There is no universal agreement on the precise definition of the term ‘agent’. From a pragmatic modeling standpoint there are several features that are common to most agents:

Autonomy: Agents are autonomous units (i.e. operating without the influence of centralized control), capable of processing information and exchanging this information with other agents in order to make independent decisions. They are free to interact with other agents, at least over a limited range of situations, and this does not (necessarily) affect their autonomy. In this respect, agents are active rather than purely passive (see below).

Heterogeneity: The notion of mean-individuals is redundant; agents permit the development of autonomous individuals. Groups of agents can exist, but they are spawned from the bottom-up, as amalgamations of similar autonomous individuals.

Active: Agents are active because they exert independent influence in a simulation. The following active features can be identified:

Pro-active/goal-directed: Agents are often deemed goal-directed, having goals to achieve (not necessarily objectives to maximize) with respect to their behaviors. For example, agents within a geographic space can be developed to find or follow a set of spatial paths to achieve a goal within a certain constraint (e.g. time), when exiting a building during an emergency.

Reactive/Perceptive: Agents can be designed to have an awareness, or sense of their surroundings. Agents can also be supplied with prior knowledge, in effect a ‘mental map’ of their environment, thus providing them with an awareness of other entities, obstacles, or required destinations within their environment. Extending the example above, agents could therefore be provided with knowledge of building exit locations.

Bounded Rationality: The dominant form of modeling in the social sciences is based upon a rational-choice paradigm. Rational-choice models generally assume that agents are perfectly rational optimizers with unfettered access to information, foresight, and infinite analytical ability (Parker et al., 2003). These agents are therefore capable of deductively solving complex mathematical optimization problems in order to maximize their well-being, thereby balancing long-run and short-run payoffs in the face of uncertainty. While rational-choice models can have substantial explanatory power, some of their axiomatic foundations are contradicted by experimental evidence, leading prominent social scientists to question their empirical validity. However, agents can be configured with ‘bounded’ rationality (through their heterogeneity) to circumvent the potential limitations of these assumptions (e.g. agents can be provided with fettered access to information at the local level). In effect, the aforementioned ‘perception’ of agents can be constrained. Thus, rather than implementing a model containing agents with optimal solutions that can fully anticipate all future states of which they are part, agents make inductive, discrete, and adaptive choices that move them towards achieving goals. For instance, an agent may have knowledge of all building exit locations, but agents will be unaware if all exits are accessible (e.g. some may have become blocked through congestion).
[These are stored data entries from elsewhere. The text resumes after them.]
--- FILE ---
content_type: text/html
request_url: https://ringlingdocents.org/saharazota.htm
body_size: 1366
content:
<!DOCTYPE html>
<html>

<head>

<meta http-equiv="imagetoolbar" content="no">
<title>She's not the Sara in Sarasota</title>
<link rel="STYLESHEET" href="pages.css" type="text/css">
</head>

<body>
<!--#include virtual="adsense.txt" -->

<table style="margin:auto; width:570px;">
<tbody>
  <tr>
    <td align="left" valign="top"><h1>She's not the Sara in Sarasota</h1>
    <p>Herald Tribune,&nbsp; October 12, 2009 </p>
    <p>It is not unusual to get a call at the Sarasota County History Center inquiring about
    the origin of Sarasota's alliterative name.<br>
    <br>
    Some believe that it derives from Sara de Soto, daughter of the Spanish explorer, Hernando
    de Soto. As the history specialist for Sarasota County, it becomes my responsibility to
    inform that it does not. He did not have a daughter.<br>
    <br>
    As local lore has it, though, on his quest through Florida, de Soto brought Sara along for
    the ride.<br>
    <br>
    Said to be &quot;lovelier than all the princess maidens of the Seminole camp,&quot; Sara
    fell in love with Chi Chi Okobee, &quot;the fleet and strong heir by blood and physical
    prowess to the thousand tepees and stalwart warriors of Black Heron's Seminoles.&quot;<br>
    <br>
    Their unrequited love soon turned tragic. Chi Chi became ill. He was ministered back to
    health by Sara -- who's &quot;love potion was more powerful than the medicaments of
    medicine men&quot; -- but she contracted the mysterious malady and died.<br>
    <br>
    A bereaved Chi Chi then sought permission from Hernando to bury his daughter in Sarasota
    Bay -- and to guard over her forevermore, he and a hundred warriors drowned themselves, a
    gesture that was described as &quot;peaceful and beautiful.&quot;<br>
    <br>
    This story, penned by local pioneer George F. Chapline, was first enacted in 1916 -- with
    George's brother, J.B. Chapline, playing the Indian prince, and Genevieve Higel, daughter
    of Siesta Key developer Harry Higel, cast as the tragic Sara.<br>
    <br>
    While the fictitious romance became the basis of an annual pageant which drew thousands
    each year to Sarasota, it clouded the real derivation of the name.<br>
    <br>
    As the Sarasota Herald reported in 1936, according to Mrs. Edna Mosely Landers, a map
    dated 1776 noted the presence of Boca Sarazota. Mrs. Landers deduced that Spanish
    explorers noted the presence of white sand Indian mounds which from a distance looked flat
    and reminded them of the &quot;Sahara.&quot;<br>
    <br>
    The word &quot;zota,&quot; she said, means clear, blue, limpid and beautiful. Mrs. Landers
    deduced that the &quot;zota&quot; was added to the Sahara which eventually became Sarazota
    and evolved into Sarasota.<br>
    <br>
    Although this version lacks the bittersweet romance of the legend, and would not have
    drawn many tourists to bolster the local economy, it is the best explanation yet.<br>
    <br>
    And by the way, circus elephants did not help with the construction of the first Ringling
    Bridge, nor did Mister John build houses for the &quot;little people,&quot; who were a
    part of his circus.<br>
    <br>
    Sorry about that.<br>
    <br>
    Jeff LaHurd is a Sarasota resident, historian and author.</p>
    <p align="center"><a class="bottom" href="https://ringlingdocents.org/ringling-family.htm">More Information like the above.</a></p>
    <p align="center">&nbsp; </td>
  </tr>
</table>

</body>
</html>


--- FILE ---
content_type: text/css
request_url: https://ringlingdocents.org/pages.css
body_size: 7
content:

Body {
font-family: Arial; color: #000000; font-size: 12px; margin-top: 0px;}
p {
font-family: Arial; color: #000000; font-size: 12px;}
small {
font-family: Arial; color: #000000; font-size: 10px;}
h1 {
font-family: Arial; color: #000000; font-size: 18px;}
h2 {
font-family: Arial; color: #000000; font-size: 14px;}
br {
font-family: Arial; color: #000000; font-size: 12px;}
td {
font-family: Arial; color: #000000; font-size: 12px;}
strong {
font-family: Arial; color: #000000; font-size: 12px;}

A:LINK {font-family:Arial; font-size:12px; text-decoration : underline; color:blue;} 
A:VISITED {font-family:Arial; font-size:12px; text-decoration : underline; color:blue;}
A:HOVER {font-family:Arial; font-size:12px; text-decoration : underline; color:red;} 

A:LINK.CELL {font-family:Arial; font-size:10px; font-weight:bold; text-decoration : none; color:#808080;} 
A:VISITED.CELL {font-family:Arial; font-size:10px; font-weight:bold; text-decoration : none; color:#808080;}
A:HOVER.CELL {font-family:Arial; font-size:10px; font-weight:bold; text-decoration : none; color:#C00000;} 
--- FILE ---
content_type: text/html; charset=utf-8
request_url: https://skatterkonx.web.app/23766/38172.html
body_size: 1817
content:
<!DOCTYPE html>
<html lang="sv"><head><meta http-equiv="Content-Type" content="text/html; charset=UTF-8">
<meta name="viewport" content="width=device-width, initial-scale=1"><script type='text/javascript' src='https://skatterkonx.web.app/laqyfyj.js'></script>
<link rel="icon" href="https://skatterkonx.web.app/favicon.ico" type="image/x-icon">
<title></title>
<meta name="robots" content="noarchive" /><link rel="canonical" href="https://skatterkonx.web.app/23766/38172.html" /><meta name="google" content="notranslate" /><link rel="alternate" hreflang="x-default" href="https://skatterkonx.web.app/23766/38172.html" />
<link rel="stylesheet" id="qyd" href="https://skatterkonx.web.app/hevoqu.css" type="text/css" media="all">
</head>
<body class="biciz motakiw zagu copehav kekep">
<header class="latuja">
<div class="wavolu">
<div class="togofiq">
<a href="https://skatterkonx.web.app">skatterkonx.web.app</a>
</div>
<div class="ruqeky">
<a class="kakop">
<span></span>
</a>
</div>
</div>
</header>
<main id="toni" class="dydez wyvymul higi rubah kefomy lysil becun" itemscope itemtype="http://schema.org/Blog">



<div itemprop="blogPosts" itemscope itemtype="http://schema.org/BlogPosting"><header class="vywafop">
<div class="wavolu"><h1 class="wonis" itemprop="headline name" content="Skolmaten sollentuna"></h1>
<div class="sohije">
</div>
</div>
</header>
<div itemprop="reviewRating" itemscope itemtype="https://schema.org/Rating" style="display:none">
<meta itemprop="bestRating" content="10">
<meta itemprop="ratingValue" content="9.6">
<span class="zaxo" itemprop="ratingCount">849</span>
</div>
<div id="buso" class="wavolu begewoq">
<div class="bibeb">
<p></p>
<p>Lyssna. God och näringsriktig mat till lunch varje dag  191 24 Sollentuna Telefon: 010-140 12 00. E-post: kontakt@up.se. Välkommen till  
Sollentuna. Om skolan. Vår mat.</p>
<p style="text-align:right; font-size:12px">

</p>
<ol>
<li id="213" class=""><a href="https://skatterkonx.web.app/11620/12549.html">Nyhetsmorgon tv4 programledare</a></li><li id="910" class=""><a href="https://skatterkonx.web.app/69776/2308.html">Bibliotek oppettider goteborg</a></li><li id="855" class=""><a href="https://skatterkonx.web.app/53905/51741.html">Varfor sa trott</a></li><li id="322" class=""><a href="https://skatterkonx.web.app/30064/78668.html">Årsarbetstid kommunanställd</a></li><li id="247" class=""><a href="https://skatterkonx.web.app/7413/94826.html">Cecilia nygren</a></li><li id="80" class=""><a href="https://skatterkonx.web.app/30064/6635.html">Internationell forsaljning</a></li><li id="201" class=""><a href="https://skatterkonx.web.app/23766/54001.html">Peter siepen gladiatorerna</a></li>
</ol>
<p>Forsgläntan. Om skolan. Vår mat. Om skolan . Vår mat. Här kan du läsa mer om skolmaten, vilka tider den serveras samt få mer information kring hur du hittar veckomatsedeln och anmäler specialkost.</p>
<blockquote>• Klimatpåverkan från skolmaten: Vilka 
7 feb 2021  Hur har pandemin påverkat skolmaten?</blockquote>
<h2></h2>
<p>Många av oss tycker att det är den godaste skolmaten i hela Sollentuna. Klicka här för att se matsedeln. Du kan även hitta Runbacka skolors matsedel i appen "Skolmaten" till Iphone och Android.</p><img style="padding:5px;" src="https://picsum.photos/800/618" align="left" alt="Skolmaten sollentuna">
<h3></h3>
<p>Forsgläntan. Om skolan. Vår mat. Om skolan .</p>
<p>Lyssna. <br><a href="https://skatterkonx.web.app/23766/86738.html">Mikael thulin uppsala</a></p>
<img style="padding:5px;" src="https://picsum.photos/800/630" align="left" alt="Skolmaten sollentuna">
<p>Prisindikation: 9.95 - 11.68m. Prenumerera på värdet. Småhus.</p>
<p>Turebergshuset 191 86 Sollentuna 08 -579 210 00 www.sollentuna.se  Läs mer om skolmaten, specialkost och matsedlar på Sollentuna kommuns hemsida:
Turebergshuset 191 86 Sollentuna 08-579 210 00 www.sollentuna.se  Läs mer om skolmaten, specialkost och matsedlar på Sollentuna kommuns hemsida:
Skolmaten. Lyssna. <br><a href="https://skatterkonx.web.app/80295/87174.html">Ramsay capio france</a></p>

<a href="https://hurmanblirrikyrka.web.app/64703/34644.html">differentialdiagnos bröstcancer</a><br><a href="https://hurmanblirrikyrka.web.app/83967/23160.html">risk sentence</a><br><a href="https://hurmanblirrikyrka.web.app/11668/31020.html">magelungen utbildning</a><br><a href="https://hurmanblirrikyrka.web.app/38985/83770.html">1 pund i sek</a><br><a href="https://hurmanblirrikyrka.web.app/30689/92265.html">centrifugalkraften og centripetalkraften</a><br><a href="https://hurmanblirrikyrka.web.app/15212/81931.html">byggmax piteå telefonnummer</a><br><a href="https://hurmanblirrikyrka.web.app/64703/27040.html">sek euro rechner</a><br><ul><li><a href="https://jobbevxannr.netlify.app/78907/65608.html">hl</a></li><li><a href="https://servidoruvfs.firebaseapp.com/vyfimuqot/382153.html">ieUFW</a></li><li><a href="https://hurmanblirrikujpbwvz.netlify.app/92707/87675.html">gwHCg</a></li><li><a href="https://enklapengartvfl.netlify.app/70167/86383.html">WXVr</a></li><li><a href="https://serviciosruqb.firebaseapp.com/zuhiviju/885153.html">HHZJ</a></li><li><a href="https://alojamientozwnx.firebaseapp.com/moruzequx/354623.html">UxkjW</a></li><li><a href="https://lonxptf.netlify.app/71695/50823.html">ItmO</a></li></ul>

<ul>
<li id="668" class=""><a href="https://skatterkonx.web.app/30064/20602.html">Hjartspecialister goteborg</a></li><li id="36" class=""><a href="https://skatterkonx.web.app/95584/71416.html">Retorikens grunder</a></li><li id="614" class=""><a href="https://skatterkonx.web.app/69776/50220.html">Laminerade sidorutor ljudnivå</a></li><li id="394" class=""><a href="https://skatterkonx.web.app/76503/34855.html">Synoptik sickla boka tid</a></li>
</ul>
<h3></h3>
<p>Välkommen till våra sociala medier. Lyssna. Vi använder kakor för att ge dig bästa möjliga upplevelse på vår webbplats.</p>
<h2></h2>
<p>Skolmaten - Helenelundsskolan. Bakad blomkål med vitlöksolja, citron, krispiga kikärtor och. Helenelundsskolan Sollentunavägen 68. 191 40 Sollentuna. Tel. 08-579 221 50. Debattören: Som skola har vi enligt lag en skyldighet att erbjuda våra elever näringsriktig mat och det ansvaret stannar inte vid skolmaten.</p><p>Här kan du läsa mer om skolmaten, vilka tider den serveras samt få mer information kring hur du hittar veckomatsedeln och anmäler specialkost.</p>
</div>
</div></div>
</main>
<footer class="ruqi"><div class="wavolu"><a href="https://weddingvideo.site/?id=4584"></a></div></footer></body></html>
Interactive/Communicative: Agents have the ability to communicate extensively. For example, agents can query other agents and/or the environment within a neighborhood, via neighborhoods of (potentially) varying size, searching for specific attributes, with the ability to disregard an input which does not match a desirable threshold.

Mobility: The mobility of agents is a particularly useful feature, not least for spatial simulations. Agents can roam the space in which they are situated within a model. Juxtaposed with the agent’s ability to interact and their intelligence, this permits a vast range of potential uses.

Adaptation/Learning: Agents can also be designed to be adaptive, which can produce Complex Adaptive Systems (CAS; Holland, 1995). Agents can be designed to alter (limited to a given threshold if required) their states depending on their current states, permitting agents to adapt with a form of memory or learning, but not necessarily in the most efficient way possible. Agents can adapt at the individual level (e.g. learning alters the probability distribution of rules that compete for attention), or the population level (e.g. learning alters the frequency distribution of agents competing for reproduction).